Being brave just means walking through the fear and doing what is best anyway. Sometimes it’s little hesitant steps, until we gain confindence through those steps and then move more assuredly.
I’m glad you are feeling that confidence.
And don’t worry if it comes and goes. It’s okay to have meltdowns and then get back to it after you’re done. That’s all part of the process of working through a big shift like this.
Take care!
Eldra McCracken
April 18th, 2008 at 7:57 pm
Hi - I just wanted to say how much I enjoy your blog. After the last post, I thought it had shut down, but I’m really pleased to see you still up and running!
Keep going!
Cheers
Russ
———————–
www.russellwhitfield.com
www.myrmidonbooks.com/new_titles_gladiatrix.html
April 18th, 2008 at 8:00 pm
….and that will teach me for not refreshing my broswer (I’ve had the page open since yesterday, but not sent the message). I’ve just viewed all the comments on this post, and it only goes to confirm what I thought in the first place: the blog and the website are an inspiration.
Cheers
Russ
———————
www.russellwhitfield.com
www.myrmidonbooks.com/new_titles_gladiatrix.html
April 18th, 2008 at 10:42 pm
Hi, Russ. I see you’ve written a book about Gladiatrix! How very cool.

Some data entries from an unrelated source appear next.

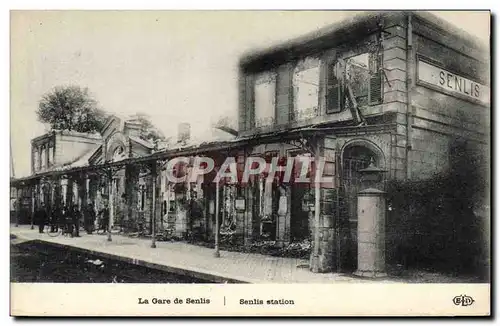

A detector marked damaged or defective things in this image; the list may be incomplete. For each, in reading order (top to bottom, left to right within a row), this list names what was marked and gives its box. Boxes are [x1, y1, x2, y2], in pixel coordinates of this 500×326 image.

shattered window [254, 72, 278, 127]
shattered window [292, 57, 320, 121]
shattered window [344, 52, 372, 105]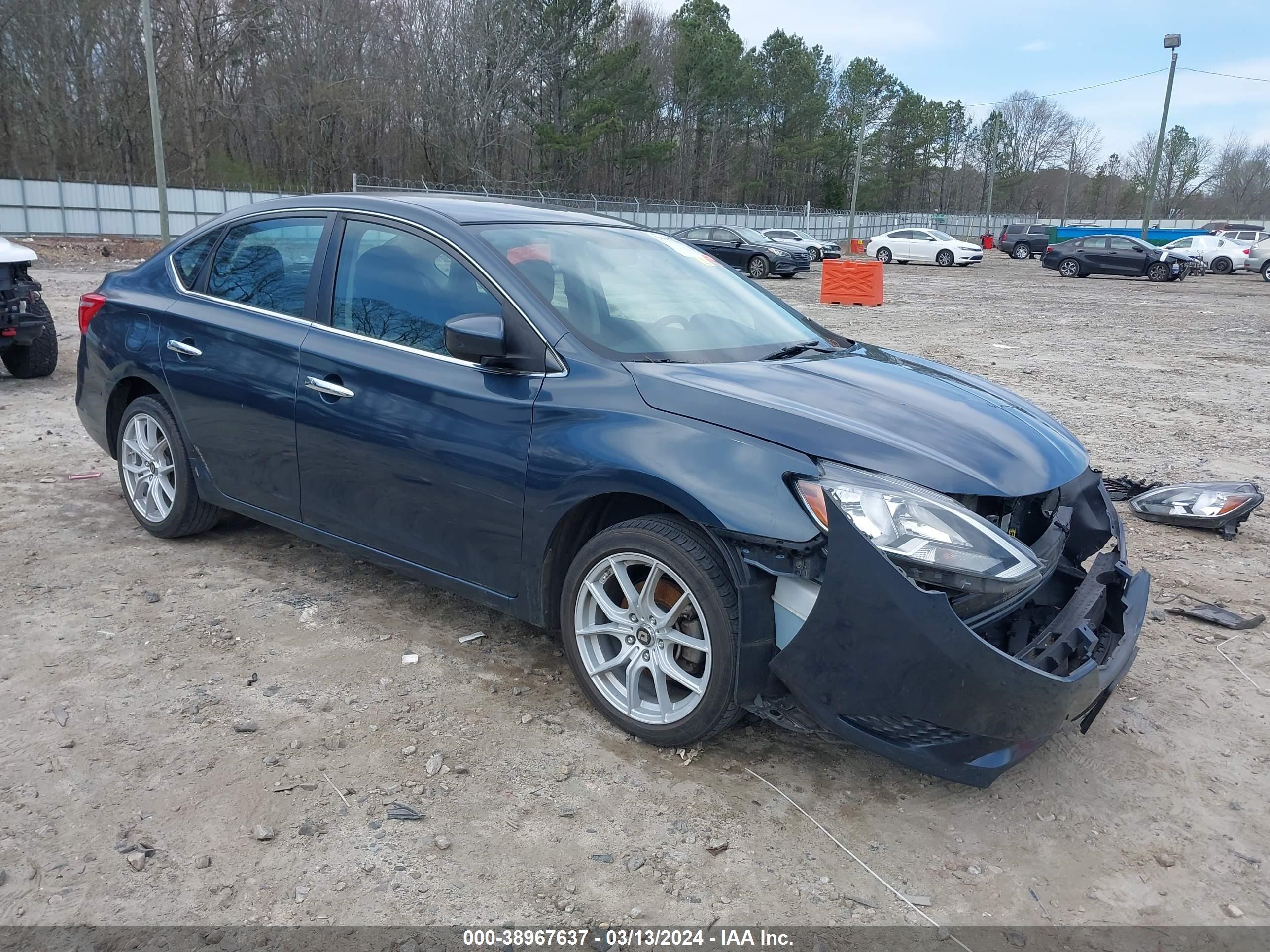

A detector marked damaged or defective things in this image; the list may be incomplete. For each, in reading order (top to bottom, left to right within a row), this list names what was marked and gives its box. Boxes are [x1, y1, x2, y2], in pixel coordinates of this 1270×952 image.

damaged blue sedan [79, 190, 1152, 784]
detached headlight [793, 463, 1041, 591]
damaged front end [730, 469, 1144, 788]
cracked front bumper [765, 471, 1152, 788]
detached headlight [1128, 489, 1262, 540]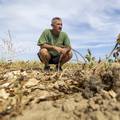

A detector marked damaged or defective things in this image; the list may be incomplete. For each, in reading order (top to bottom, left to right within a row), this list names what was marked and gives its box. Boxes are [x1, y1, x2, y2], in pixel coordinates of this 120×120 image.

drought-damaged field [0, 61, 119, 120]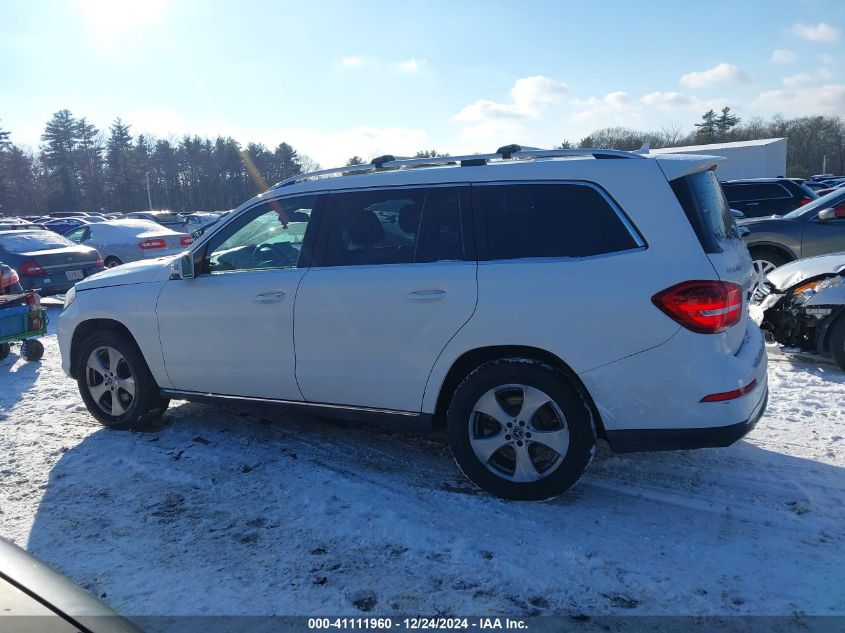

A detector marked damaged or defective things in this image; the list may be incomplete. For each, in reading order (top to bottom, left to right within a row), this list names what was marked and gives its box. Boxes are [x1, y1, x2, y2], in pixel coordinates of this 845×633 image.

damaged white car [752, 252, 844, 370]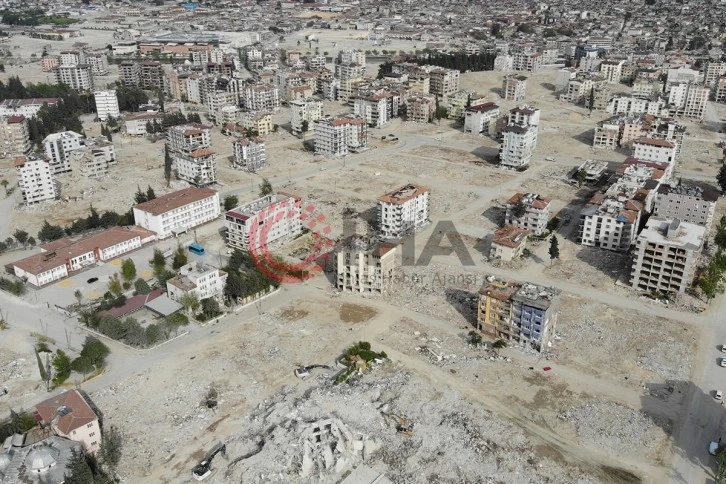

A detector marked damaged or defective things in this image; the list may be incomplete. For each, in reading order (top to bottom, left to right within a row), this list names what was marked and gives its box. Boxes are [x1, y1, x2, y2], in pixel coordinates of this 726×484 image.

damaged apartment building [478, 280, 564, 352]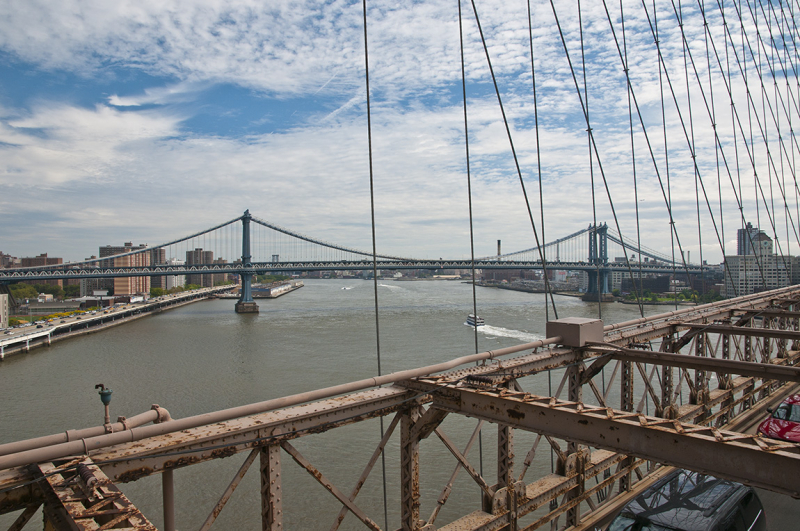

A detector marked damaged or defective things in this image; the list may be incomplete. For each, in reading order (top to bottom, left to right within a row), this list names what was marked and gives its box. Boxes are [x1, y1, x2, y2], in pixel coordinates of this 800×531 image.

rusty steel beam [584, 342, 800, 384]
rusty steel beam [418, 382, 800, 498]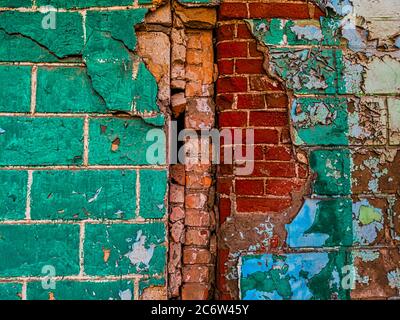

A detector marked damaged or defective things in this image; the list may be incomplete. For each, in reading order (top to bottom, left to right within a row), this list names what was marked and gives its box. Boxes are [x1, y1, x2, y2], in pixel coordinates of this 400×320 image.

flaking green paint [30, 170, 138, 220]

Let me know if you want to put a photo ad up on my site.
Eldra
April 19th, 2008 at 6:11 am
Hi Eldra
Well, I was pretty lucky to be published as many people will tell ya! Totally up to you about putting a picture on your site, I’d be very honoured if you did, but I realise that there is only one Eldra and so much to do!
Do you know much about ancient Rome and the female gladiators? I’ve done a bit of research as you can imagine!